### Problem to work on
Make your reply a word-for-word repeat of the records.

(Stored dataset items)
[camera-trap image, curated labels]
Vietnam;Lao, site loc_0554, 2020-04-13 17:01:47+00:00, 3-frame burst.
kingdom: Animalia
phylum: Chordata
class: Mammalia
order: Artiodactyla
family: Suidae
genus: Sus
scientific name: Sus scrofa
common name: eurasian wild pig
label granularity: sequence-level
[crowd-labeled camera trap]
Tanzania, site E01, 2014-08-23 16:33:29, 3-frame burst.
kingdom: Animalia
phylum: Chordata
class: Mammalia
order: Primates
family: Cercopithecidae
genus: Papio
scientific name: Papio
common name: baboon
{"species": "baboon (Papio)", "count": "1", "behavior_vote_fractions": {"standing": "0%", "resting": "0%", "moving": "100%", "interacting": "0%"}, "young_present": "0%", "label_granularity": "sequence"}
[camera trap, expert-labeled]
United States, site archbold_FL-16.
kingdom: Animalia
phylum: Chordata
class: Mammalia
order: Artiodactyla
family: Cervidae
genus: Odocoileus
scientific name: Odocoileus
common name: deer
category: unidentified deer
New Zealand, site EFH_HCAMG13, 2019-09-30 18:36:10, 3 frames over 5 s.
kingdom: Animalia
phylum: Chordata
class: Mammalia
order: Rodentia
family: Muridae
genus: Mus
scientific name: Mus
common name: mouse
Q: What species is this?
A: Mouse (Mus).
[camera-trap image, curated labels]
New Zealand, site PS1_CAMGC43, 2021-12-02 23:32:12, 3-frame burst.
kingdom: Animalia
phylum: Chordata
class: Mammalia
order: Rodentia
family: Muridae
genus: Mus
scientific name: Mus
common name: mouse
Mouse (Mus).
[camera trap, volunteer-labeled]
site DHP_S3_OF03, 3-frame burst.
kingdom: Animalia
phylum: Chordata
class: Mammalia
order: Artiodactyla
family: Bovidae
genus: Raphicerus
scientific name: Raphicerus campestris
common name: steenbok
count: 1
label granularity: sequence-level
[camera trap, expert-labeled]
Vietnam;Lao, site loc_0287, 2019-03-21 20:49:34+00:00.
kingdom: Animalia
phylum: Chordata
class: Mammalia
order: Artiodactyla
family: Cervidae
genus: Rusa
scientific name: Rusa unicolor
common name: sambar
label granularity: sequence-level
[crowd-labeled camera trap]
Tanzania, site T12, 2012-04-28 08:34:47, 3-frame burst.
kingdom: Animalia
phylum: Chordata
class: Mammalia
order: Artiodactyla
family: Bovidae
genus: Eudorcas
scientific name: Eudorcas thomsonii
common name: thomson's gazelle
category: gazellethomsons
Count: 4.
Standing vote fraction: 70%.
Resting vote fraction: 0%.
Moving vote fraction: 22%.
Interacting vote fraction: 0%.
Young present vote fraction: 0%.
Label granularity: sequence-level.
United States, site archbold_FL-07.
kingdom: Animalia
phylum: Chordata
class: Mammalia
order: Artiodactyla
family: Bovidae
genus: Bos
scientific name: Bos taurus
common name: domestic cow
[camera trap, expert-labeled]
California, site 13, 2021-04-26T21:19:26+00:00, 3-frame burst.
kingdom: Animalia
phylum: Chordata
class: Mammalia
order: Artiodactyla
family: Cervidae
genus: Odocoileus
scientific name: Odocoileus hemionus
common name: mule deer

### Solution for this problem
[camera-trap image, curated labels]
Vietnam;Lao, site loc_0554, 2020-04-13 17:01:47+00:00, 3-frame burst.
kingdom: Animalia
phylum: Chordata
class: Mammalia
order: Artiodactyla
family: Suidae
genus: Sus
scientific name: Sus scrofa
common name: eurasian wild pig
label granularity: sequence-level
[crowd-labeled camera trap]
Tanzania, site E01, 2014-08-23 16:33:29, 3-frame burst.
kingdom: Animalia
phylum: Chordata
class: Mammalia
order: Primates
family: Cercopithecidae
genus: Papio
scientific name: Papio
common name: baboon
{"species": "baboon (Papio)", "count": "1", "behavior_vote_fractions": {"standing": "0%", "resting": "0%", "moving": "100%", "interacting": "0%"}, "young_present": "0%", "label_granularity": "sequence"}
[camera trap, expert-labeled]
United States, site archbold_FL-16.
kingdom: Animalia
phylum: Chordata
class: Mammalia
order: Artiodactyla
family: Cervidae
genus: Odocoileus
scientific name: Odocoileus
common name: deer
category: unidentified deer
New Zealand, site EFH_HCAMG13, 2019-09-30 18:36:10, 3 frames over 5 s.
kingdom: Animalia
phylum: Chordata
class: Mammalia
order: Rodentia
family: Muridae
genus: Mus
scientific name: Mus
common name: mouse
Q: What species is this?
A: Mouse (Mus).
[camera-trap image, curated labels]
New Zealand, site PS1_CAMGC43, 2021-12-02 23:32:12, 3-frame burst.
kingdom: Animalia
phylum: Chordata
class: Mammalia
order: Rodentia
family: Muridae
genus: Mus
scientific name: Mus
common name: mouse
Mouse (Mus).
[camera trap, volunteer-labeled]
site DHP_S3_OF03, 3-frame burst.
kingdom: Animalia
phylum: Chordata
class: Mammalia
order: Artiodactyla
family: Bovidae
genus: Raphicerus
scientific name: Raphicerus campestris
common name: steenbok
count: 1
label granularity: sequence-level
[camera trap, expert-labeled]
Vietnam;Lao, site loc_0287, 2019-03-21 20:49:34+00:00.
kingdom: Animalia
phylum: Chordata
class: Mammalia
order: Artiodactyla
family: Cervidae
genus: Rusa
scientific name: Rusa unicolor
common name: sambar
label granularity: sequence-level
[crowd-labeled camera trap]
Tanzania, site T12, 2012-04-28 08:34:47, 3-frame burst.
kingdom: Animalia
phylum: Chordata
class: Mammalia
order: Artiodactyla
family: Bovidae
genus: Eudorcas
scientific name: Eudorcas thomsonii
common name: thomson's gazelle
category: gazellethomsons
Count: 4.
Standing vote fraction: 70%.
Resting vote fraction: 0%.
Moving vote fraction: 22%.
Interacting vote fraction: 0%.
Young present vote fraction: 0%.
Label granularity: sequence-level.
United States, site archbold_FL-07.
kingdom: Animalia
phylum: Chordata
class: Mammalia
order: Artiodactyla
family: Bovidae
genus: Bos
scientific name: Bos taurus
common name: domestic cow
[camera trap, expert-labeled]
California, site 13, 2021-04-26T21:19:26+00:00, 3-frame burst.
kingdom: Animalia
phylum: Chordata
class: Mammalia
order: Artiodactyla
family: Cervidae
genus: Odocoileus
scientific name: Odocoileus hemionus
common name: mule deer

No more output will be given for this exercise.